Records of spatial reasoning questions
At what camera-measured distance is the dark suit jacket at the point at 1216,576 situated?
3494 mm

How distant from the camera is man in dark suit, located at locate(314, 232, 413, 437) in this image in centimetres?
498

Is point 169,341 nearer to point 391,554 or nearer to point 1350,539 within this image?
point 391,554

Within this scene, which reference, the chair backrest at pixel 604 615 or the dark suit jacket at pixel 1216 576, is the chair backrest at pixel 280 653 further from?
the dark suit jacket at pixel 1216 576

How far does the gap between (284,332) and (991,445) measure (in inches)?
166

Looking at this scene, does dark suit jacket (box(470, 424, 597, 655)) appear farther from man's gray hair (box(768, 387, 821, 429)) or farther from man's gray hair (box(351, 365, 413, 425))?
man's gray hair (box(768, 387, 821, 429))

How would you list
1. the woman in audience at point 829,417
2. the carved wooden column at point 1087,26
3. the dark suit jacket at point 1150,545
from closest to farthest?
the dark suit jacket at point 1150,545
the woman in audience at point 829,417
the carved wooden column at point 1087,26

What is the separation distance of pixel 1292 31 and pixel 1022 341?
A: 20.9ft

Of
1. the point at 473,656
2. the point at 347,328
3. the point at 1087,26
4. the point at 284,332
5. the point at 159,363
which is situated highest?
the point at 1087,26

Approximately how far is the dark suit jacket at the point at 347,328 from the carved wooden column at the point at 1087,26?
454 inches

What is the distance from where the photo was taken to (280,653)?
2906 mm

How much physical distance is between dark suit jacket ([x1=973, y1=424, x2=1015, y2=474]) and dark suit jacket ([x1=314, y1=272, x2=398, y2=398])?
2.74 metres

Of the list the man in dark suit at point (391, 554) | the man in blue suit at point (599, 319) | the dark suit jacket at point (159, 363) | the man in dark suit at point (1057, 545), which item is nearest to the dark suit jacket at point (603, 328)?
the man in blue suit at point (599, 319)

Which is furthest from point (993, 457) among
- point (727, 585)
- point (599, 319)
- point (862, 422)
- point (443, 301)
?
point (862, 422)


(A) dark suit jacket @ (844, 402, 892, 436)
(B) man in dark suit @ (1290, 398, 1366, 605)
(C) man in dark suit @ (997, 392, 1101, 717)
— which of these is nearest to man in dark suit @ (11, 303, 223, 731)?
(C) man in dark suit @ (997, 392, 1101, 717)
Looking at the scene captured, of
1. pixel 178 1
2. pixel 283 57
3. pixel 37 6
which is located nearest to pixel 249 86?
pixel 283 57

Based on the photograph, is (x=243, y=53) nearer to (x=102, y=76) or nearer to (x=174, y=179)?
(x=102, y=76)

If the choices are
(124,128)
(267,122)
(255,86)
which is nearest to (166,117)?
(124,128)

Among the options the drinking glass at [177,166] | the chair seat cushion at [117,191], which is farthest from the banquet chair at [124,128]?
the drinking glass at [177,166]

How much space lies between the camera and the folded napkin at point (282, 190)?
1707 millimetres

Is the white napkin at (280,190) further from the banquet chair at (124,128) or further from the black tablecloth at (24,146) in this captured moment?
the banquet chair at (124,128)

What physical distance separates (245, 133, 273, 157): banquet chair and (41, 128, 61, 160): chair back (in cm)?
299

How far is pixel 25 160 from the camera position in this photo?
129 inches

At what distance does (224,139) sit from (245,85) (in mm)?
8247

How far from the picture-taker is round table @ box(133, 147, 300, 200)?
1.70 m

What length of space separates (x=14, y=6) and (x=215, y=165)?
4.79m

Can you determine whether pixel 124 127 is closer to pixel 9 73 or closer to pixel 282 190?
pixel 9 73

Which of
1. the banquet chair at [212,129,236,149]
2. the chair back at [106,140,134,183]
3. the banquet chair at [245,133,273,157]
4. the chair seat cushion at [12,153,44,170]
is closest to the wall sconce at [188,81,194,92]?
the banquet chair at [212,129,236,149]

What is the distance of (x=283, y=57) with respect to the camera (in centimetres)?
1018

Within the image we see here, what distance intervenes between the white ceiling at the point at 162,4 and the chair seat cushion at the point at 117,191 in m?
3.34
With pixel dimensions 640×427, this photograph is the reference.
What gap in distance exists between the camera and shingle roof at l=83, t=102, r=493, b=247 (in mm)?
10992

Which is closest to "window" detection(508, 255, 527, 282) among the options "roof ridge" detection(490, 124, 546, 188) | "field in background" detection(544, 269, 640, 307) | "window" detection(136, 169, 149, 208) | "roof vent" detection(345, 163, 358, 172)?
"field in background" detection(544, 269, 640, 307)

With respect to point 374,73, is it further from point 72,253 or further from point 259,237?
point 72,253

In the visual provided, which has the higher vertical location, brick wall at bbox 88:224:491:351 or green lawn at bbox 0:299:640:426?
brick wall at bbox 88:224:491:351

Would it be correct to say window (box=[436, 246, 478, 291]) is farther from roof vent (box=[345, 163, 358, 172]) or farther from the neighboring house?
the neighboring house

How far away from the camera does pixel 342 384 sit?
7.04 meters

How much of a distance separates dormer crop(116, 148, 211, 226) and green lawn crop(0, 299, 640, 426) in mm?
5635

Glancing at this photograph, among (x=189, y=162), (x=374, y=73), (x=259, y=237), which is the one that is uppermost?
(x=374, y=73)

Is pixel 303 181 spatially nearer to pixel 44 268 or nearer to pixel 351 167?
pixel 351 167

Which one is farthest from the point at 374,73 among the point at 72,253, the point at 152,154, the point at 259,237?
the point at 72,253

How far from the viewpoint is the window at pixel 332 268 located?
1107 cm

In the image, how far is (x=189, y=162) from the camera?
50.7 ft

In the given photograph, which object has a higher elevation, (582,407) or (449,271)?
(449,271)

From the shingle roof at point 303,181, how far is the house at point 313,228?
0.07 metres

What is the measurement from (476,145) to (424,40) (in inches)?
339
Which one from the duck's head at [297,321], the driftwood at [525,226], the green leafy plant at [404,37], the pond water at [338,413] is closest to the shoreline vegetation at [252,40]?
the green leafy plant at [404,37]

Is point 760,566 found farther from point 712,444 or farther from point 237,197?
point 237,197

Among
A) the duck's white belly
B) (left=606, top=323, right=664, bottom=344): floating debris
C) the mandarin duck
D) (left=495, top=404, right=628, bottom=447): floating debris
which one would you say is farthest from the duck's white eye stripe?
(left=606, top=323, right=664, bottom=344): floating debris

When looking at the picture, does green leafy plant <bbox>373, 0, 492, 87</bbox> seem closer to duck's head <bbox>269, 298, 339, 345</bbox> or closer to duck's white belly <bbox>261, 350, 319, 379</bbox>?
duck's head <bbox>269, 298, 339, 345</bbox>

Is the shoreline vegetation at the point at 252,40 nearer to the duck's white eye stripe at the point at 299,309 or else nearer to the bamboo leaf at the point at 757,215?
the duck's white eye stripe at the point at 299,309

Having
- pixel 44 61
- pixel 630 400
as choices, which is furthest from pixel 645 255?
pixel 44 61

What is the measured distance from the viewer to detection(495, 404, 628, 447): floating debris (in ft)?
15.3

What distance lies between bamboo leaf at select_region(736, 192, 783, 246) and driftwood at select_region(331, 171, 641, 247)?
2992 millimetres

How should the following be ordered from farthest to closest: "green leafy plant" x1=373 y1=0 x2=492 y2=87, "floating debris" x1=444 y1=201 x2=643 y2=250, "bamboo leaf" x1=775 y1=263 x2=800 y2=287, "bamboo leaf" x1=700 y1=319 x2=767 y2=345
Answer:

◆ **What the exercise asks**
Type out all of the material again, word for word.

◆ **Right answer**
At what camera-measured distance is the dark suit jacket at the point at 1216,576 situated?
3494 mm

How distant from the camera is man in dark suit, located at locate(314, 232, 413, 437) in this image in centimetres?
498

Is point 169,341 nearer to point 391,554 or nearer to point 1350,539 within this image?
point 391,554

Within this scene, which reference, the chair backrest at pixel 604 615 or the dark suit jacket at pixel 1216 576, is the chair backrest at pixel 280 653 further from?
the dark suit jacket at pixel 1216 576

How far does the gap between (284,332) and (991,445) measure (in inches)?
166

Looking at this scene, does dark suit jacket (box(470, 424, 597, 655)) appear farther from man's gray hair (box(768, 387, 821, 429)) or farther from man's gray hair (box(351, 365, 413, 425))?
man's gray hair (box(768, 387, 821, 429))

How would you list
1. the woman in audience at point 829,417
2. the carved wooden column at point 1087,26
3. the dark suit jacket at point 1150,545
from closest to farthest?
the dark suit jacket at point 1150,545
the woman in audience at point 829,417
the carved wooden column at point 1087,26

What is the separation distance of pixel 1292 31 and pixel 1022 341?
A: 20.9ft

Of
1. the point at 473,656
2. the point at 347,328
3. the point at 1087,26
4. the point at 284,332
5. the point at 159,363
which is situated highest?
the point at 1087,26

Approximately how far is the dark suit jacket at the point at 347,328 from the carved wooden column at the point at 1087,26?
454 inches

What is the distance from where the photo was taken to (280,653)?
2906 mm

How much physical distance is between dark suit jacket ([x1=973, y1=424, x2=1015, y2=474]) and dark suit jacket ([x1=314, y1=272, x2=398, y2=398])?
2.74 metres

Of the list the man in dark suit at point (391, 554) | the man in blue suit at point (599, 319) | the dark suit jacket at point (159, 363) | the man in dark suit at point (1057, 545), which item is nearest to the dark suit jacket at point (603, 328)?
the man in blue suit at point (599, 319)

Which is furthest from point (993, 457) among
- point (727, 585)
- point (599, 319)
- point (862, 422)
- point (443, 301)
?
point (862, 422)


(A) dark suit jacket @ (844, 402, 892, 436)
(B) man in dark suit @ (1290, 398, 1366, 605)
(C) man in dark suit @ (997, 392, 1101, 717)
— which of these is nearest to man in dark suit @ (11, 303, 223, 731)?
(C) man in dark suit @ (997, 392, 1101, 717)
Looking at the scene captured, of
1. pixel 178 1
2. pixel 283 57
3. pixel 37 6
which is located nearest to pixel 249 86?
pixel 283 57

Based on the photograph, is (x=243, y=53) nearer to (x=102, y=76) or nearer to (x=174, y=179)?
(x=102, y=76)

If the choices are
(124,128)
(267,122)
(255,86)
which is nearest to (166,117)?
(124,128)

Among the options the drinking glass at [177,166] | the chair seat cushion at [117,191], which is farthest from the banquet chair at [124,128]?
the drinking glass at [177,166]

How much space lies between the camera and the folded napkin at point (282, 190)?
1707 millimetres

Is the white napkin at (280,190) further from the banquet chair at (124,128) or further from the black tablecloth at (24,146) in this captured moment?
the banquet chair at (124,128)

What physical distance separates (245, 133, 273, 157): banquet chair and (41, 128, 61, 160): chair back (in cm)?
299

How far is pixel 25 160 from the camera position in this photo?
129 inches

At what distance does (224,139) sit from (245,85) (in mm)?
8247

How far from the picture-taker is round table @ box(133, 147, 300, 200)?
1.70 m

What length of space separates (x=14, y=6) and (x=215, y=165)?
4.79m

Can you determine whether pixel 124 127 is closer to pixel 9 73 or closer to pixel 282 190?
pixel 9 73

Which of
1. the banquet chair at [212,129,236,149]
2. the chair back at [106,140,134,183]
3. the banquet chair at [245,133,273,157]
4. the chair seat cushion at [12,153,44,170]
is closest to the wall sconce at [188,81,194,92]?
the banquet chair at [212,129,236,149]

What is the distance of (x=283, y=57) with respect to the camera (in centimetres)?
1018

Within the image we see here, what distance intervenes between the white ceiling at the point at 162,4 and the chair seat cushion at the point at 117,191 in m?
3.34
With pixel dimensions 640×427, this photograph is the reference.
What gap in distance exists between the camera and shingle roof at l=83, t=102, r=493, b=247 (in mm)?
10992

Which is closest to "window" detection(508, 255, 527, 282) among the options "roof ridge" detection(490, 124, 546, 188) | "field in background" detection(544, 269, 640, 307) | "window" detection(136, 169, 149, 208) | "roof vent" detection(345, 163, 358, 172)?
"field in background" detection(544, 269, 640, 307)

With respect to point 374,73, is it further from point 72,253 or further from point 259,237?
point 72,253

In the visual provided, which has the higher vertical location, brick wall at bbox 88:224:491:351 or green lawn at bbox 0:299:640:426?
brick wall at bbox 88:224:491:351

Would it be correct to say window (box=[436, 246, 478, 291]) is farther from roof vent (box=[345, 163, 358, 172]) or farther from the neighboring house?
the neighboring house

How far away from the camera does pixel 342 384 sit?
7.04 meters

How much of a distance separates dormer crop(116, 148, 211, 226) and green lawn crop(0, 299, 640, 426) in mm?
5635

Glancing at this photograph, among (x=189, y=162), (x=374, y=73), (x=259, y=237), which is the one that is uppermost?
(x=374, y=73)

Is pixel 303 181 spatially nearer to pixel 44 268 or nearer to pixel 351 167?
pixel 351 167

Which one is farthest from the point at 374,73 among the point at 72,253, the point at 152,154, the point at 259,237?
the point at 72,253

How far from the viewpoint is the window at pixel 332 268 located?
1107 cm

In the image, how far is (x=189, y=162) from the camera?
50.7 ft

In the given photograph, which object has a higher elevation, (582,407) or (449,271)?
(449,271)

From the shingle roof at point 303,181, how far is the house at point 313,228?
0.07 metres

What is the measurement from (476,145) to (424,40) (in inches)?
339
Which one from the duck's head at [297,321], the driftwood at [525,226], the green leafy plant at [404,37], the pond water at [338,413] is closest to the shoreline vegetation at [252,40]?
the green leafy plant at [404,37]

Is point 760,566 found farther from point 712,444 or farther from point 237,197?
point 237,197

Among
A) the duck's white belly
B) (left=606, top=323, right=664, bottom=344): floating debris
C) the mandarin duck
D) (left=495, top=404, right=628, bottom=447): floating debris
which one would you say is farthest from the duck's white eye stripe?
(left=606, top=323, right=664, bottom=344): floating debris

When looking at the picture, does green leafy plant <bbox>373, 0, 492, 87</bbox> seem closer to duck's head <bbox>269, 298, 339, 345</bbox> or closer to duck's white belly <bbox>261, 350, 319, 379</bbox>?
duck's head <bbox>269, 298, 339, 345</bbox>

Is the shoreline vegetation at the point at 252,40 nearer to the duck's white eye stripe at the point at 299,309 or else nearer to the bamboo leaf at the point at 757,215?
the duck's white eye stripe at the point at 299,309

Having
- pixel 44 61
- pixel 630 400
as choices, which is furthest from pixel 645 255?
pixel 44 61

What is the measured distance from the viewer to detection(495, 404, 628, 447): floating debris (in ft)?
15.3

What distance lies between bamboo leaf at select_region(736, 192, 783, 246) and driftwood at select_region(331, 171, 641, 247)?
2992 millimetres

How should the following be ordered from farthest to closest: "green leafy plant" x1=373 y1=0 x2=492 y2=87, "floating debris" x1=444 y1=201 x2=643 y2=250, "bamboo leaf" x1=775 y1=263 x2=800 y2=287, "bamboo leaf" x1=700 y1=319 x2=767 y2=345
Answer:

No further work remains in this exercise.